Barack Hussein (sim, Hussein, de origem paterna, um economista queniano com família islamizada) tentou promover uma inflexão econômica e deixou como legado, além da criação de empregos precários (tal como Biden), o ObamaCare, um sistema de saúde menos cruel. No plano de repressão interna, seus oitos anos foram campeões de deportação de imigrantes ilegais (mais de 85% de origem latino-americana) e também, construiu a nova política imperial da Lawfare, o famigerado Projeto Pontes, que deu origem na Lava Jato.

Com essa ferramenta e acessórios, obteve vitórias importantes contra nós, nosotros y nosotras da América Latina: junho de 2009, golpe de Estado em Honduras; junho de 2012, golpe de Estado no Paraguai e abril de 2016, golpe de Estado no Brasil. Tem mais, em novembro de 2015 Mauricio Macri ganha na Argentina alimentado por uma Operação de Lawfare, através de um operador sionista e da CIA, o procurador Alberto Nisman. Curiosamente este apareceu “suicidado” em janeiro daquele mesmo, em seu apartamento em Puerto Madero, Buenos Aires capital.

Democrata ou Republicano, o Império é imperialista com os outros, especialmente com o chamado Sul Global. E a projeção de poder para a América Latina não pára. A diferença é que os estadunidenses, incluindo o voto afro-americano e latino, resolveram punir ao Partido Democrata por sua timidez e platitude elitista. A “punição é o sofrimento coletivo” elegendo novamente um escroque, criminoso e canalha para sentar na cadeira de presidente do país que ainda é o mais poderoso do mundo.

Do México à Patagônia temos muito o que fazer e lembrar. O golpe de 1964 no Brasil foi dado pelo Partido Democrata. Já a Operação Condor e os golpes de Chile, Argentina e Uruguai foram aplicados por Nixon, republicano, e dado sequência com Gerald Ford. A política de terra arrasada na América Central foi perpetrada pelo pior dos anos Reagan. O Plano Colômbia e o reino da DEA no México são obras macabras de Bill Clinton, democrata. Qualquer esquerda que se veja como tal não pode nutrir nenhuma empatia ou sinal com proximidade com ambos partidos imperialistas.

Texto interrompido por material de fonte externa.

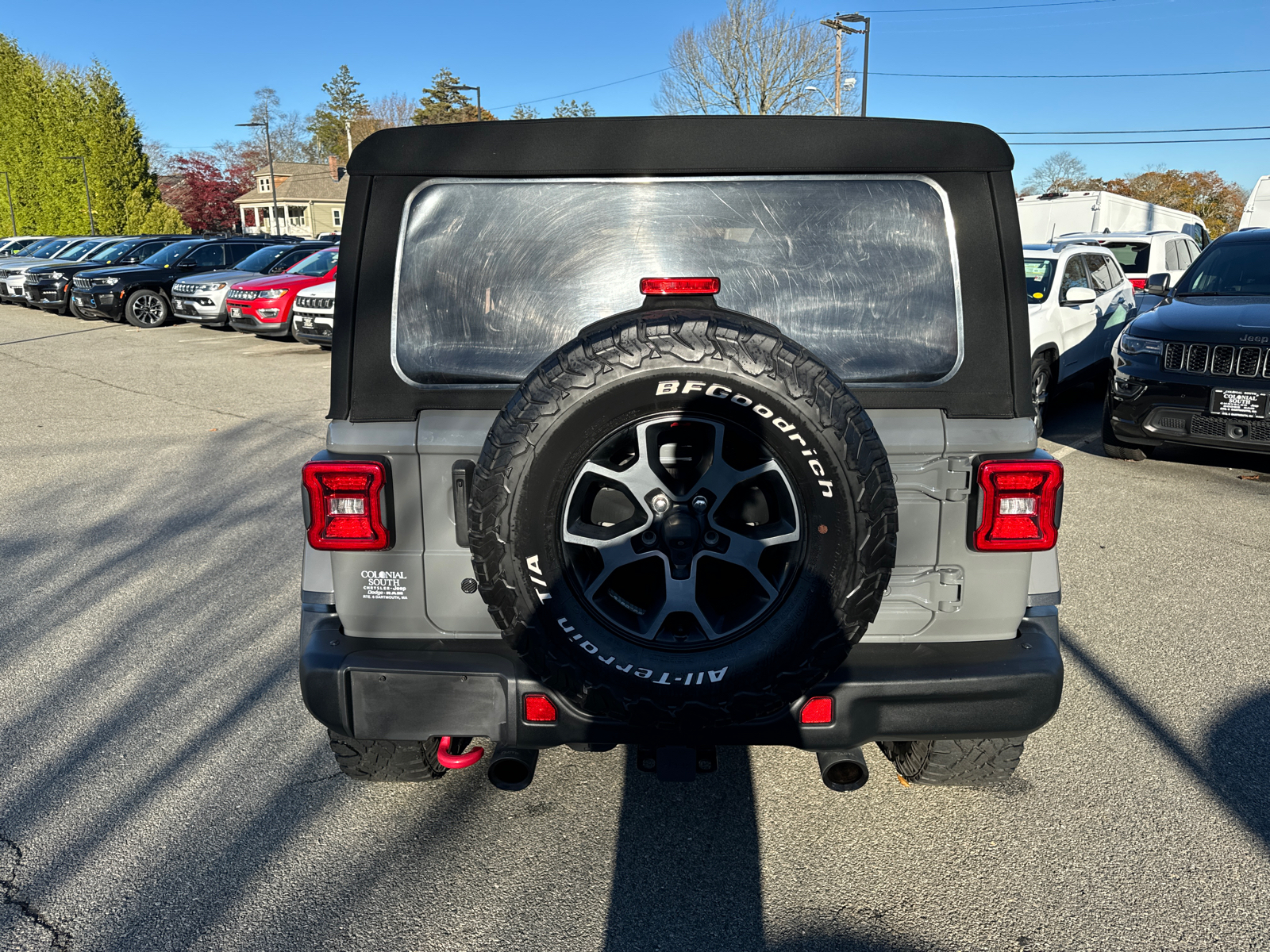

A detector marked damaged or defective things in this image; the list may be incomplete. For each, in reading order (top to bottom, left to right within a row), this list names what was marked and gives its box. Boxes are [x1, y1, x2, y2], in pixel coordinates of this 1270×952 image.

Sempre dependemos de nós mesmos e é possível pensar em alguma aproximação com a classe trabalhadora (e marginalizada) latino-americana no seio da AmeriKKKa. No cenário doméstico estadunidense, o voto castigo na centro-direita liberal democrata é um gesto de raiva. O afastamento e nova desilusão com os escroques e canalhas virão antes que se imagine.